* Exercise prompt *
In the stretch from the line containing "Which of these" through the line containing "When considering gosling", change every "farther" to "further" and keep everything else the same. Return only those lines.

*** Records for processing ***

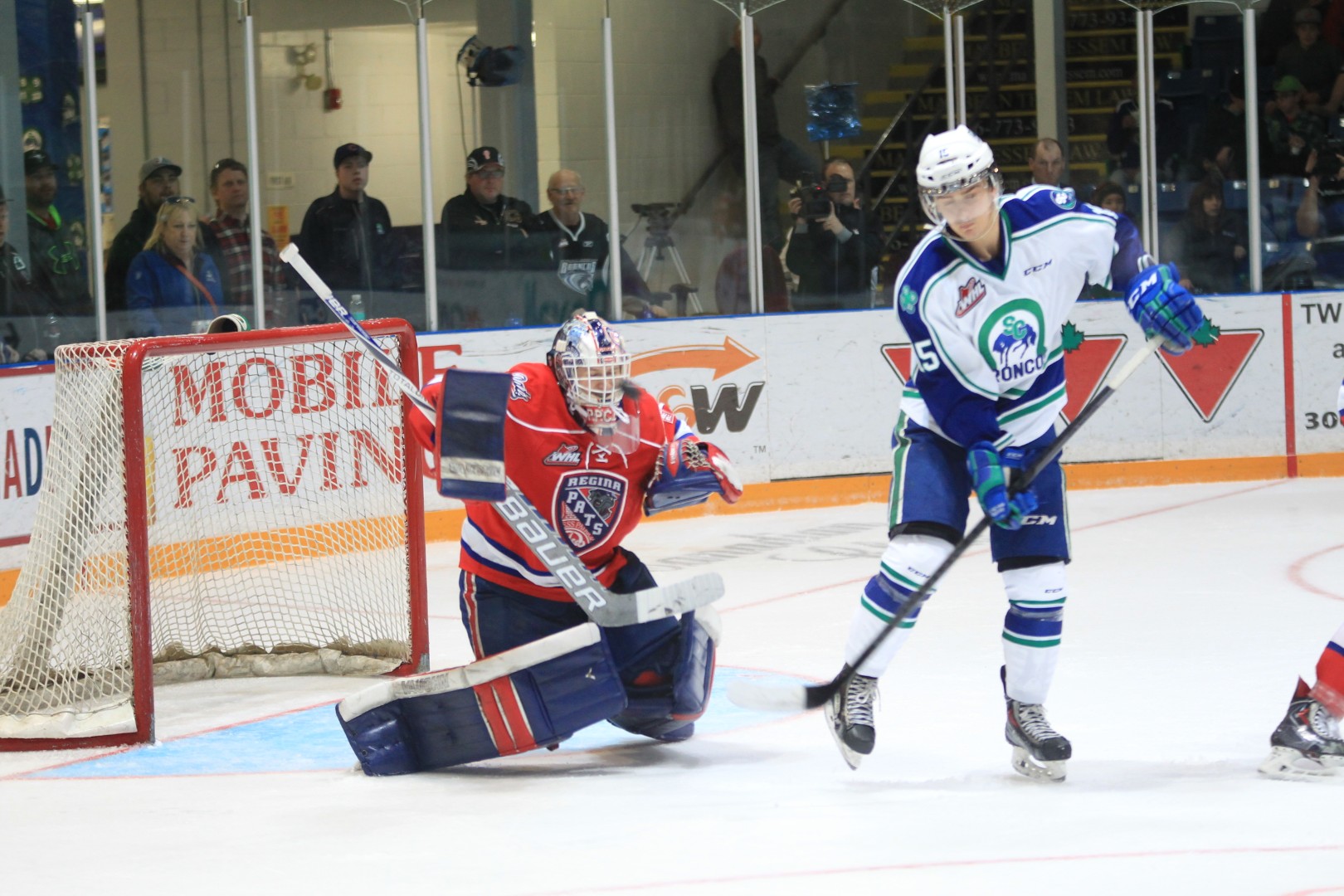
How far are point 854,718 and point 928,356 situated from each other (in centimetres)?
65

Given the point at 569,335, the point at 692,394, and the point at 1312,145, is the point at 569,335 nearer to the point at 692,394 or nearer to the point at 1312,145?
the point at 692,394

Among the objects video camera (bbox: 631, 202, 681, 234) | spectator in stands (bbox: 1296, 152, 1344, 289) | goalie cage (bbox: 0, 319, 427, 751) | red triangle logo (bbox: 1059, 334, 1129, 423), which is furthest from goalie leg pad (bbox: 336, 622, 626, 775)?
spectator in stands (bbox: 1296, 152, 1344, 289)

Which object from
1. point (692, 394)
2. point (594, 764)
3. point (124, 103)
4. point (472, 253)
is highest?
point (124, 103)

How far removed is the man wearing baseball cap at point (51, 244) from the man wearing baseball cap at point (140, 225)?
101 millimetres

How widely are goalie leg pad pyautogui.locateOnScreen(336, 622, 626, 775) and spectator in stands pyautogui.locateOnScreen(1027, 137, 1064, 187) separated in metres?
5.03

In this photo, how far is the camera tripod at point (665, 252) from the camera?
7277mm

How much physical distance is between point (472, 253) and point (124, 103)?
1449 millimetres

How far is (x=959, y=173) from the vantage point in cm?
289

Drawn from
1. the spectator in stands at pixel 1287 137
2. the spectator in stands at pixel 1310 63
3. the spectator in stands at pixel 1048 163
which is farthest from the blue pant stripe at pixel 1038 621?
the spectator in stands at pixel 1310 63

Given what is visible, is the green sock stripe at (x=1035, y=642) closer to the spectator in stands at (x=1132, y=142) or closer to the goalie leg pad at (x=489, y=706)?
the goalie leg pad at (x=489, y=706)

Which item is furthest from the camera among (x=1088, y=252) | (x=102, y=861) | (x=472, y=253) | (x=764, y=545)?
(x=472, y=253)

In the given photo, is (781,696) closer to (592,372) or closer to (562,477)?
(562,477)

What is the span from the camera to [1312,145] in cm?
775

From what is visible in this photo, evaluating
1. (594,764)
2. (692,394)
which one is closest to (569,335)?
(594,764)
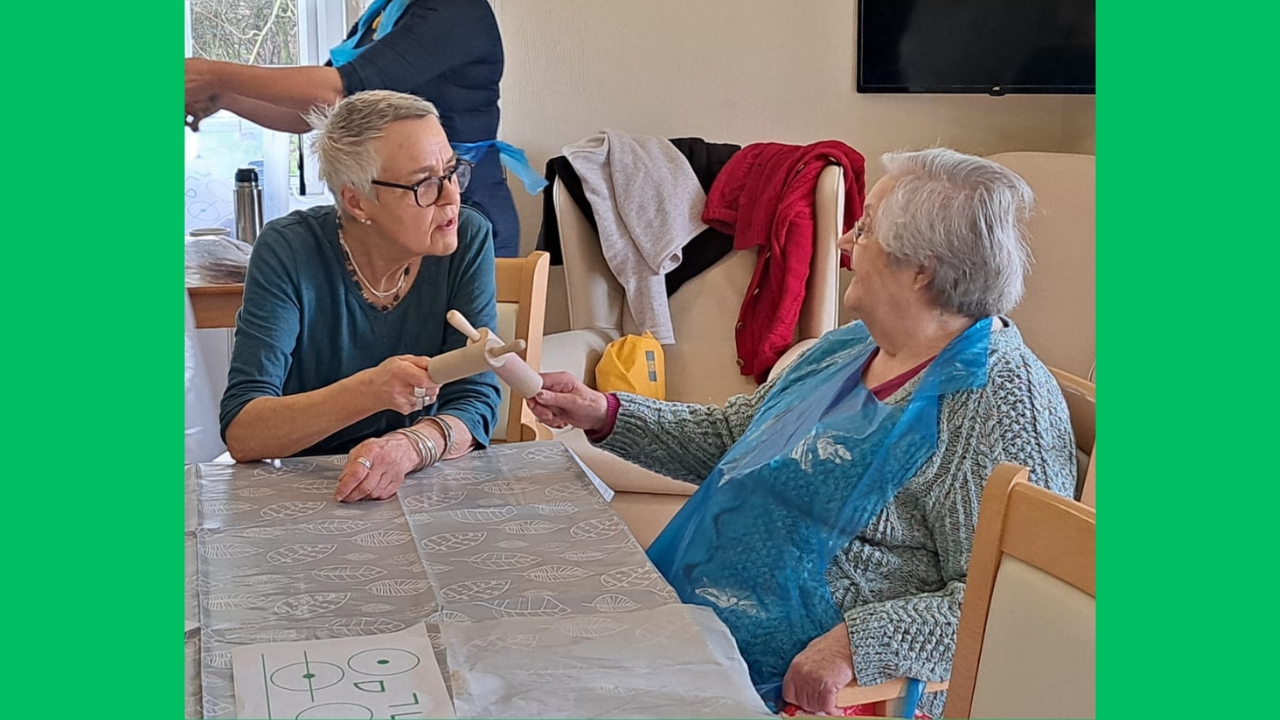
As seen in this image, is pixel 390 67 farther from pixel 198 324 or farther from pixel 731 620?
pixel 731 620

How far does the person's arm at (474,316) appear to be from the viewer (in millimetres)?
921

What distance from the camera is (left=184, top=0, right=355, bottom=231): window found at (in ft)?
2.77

***
*** Records for processing ***

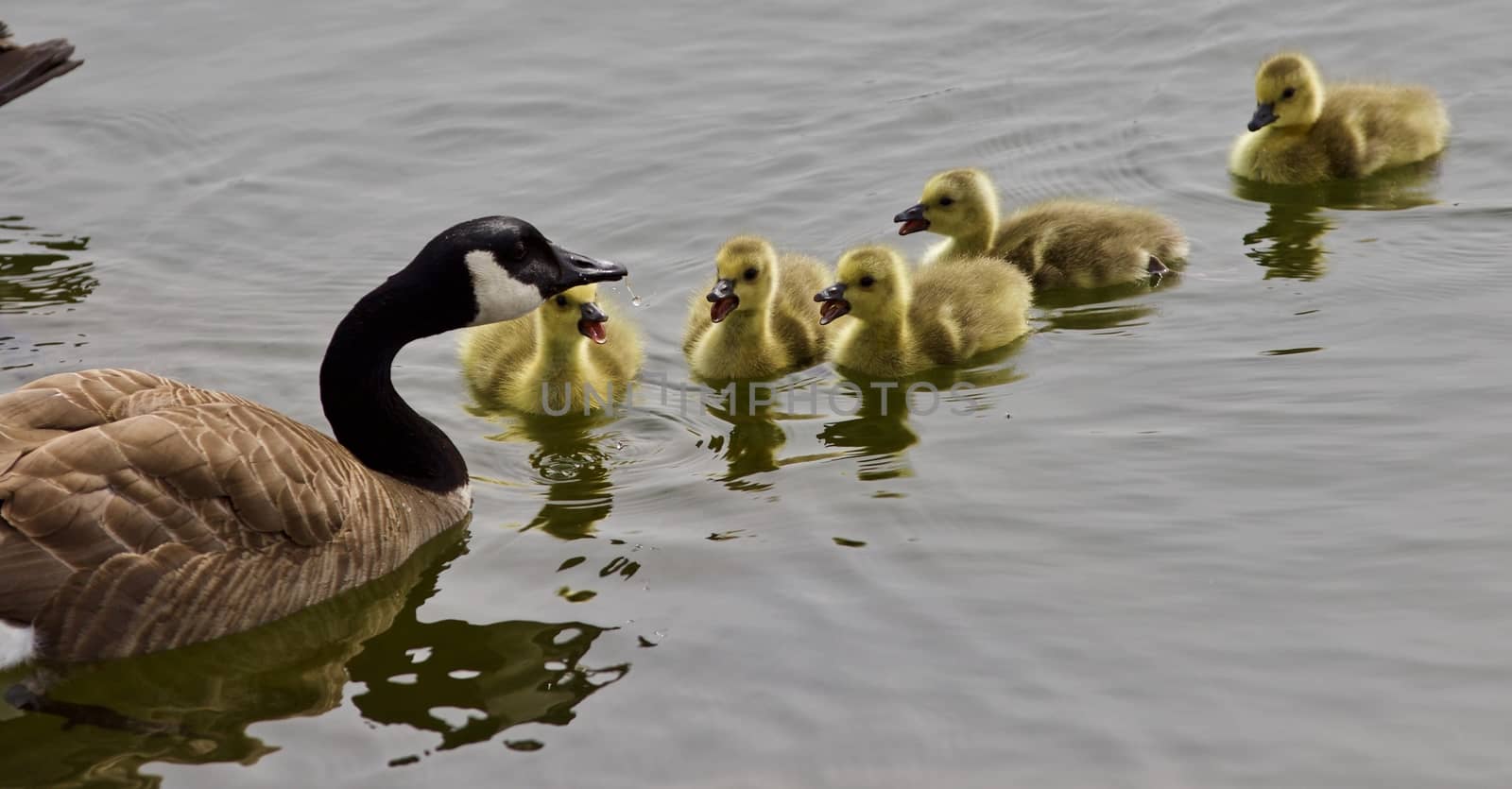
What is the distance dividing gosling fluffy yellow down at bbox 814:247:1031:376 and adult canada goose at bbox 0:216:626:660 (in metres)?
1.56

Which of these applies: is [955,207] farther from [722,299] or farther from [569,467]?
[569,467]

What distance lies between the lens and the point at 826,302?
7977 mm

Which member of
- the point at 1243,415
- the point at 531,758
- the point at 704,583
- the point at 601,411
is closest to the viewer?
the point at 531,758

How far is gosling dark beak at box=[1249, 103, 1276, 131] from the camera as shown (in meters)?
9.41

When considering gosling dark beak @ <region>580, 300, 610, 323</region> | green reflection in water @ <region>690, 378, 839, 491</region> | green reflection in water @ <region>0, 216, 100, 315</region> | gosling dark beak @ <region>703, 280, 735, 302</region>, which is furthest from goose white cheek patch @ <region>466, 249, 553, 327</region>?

***
*** Records for processing ***

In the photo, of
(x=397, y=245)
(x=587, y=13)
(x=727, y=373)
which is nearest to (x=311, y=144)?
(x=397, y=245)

***

* Solution for this task *
Which of these applies: is [955,207] further from [722,299] or further from [569,467]?
[569,467]

What distance lies between the lens and the point at 826,302?
7977 mm

Which member of
- the point at 1243,415
- the point at 531,758
- the point at 704,583
- the point at 601,411
is closest to the viewer?
the point at 531,758

How far is gosling dark beak at box=[1249, 103, 1276, 131] from the camera as shown (in meters)?
9.41

When considering gosling dark beak @ <region>580, 300, 610, 323</region> | green reflection in water @ <region>690, 378, 839, 491</region> | green reflection in water @ <region>0, 216, 100, 315</region> | gosling dark beak @ <region>703, 280, 735, 302</region>, which is furthest from goose white cheek patch @ <region>466, 249, 553, 327</region>?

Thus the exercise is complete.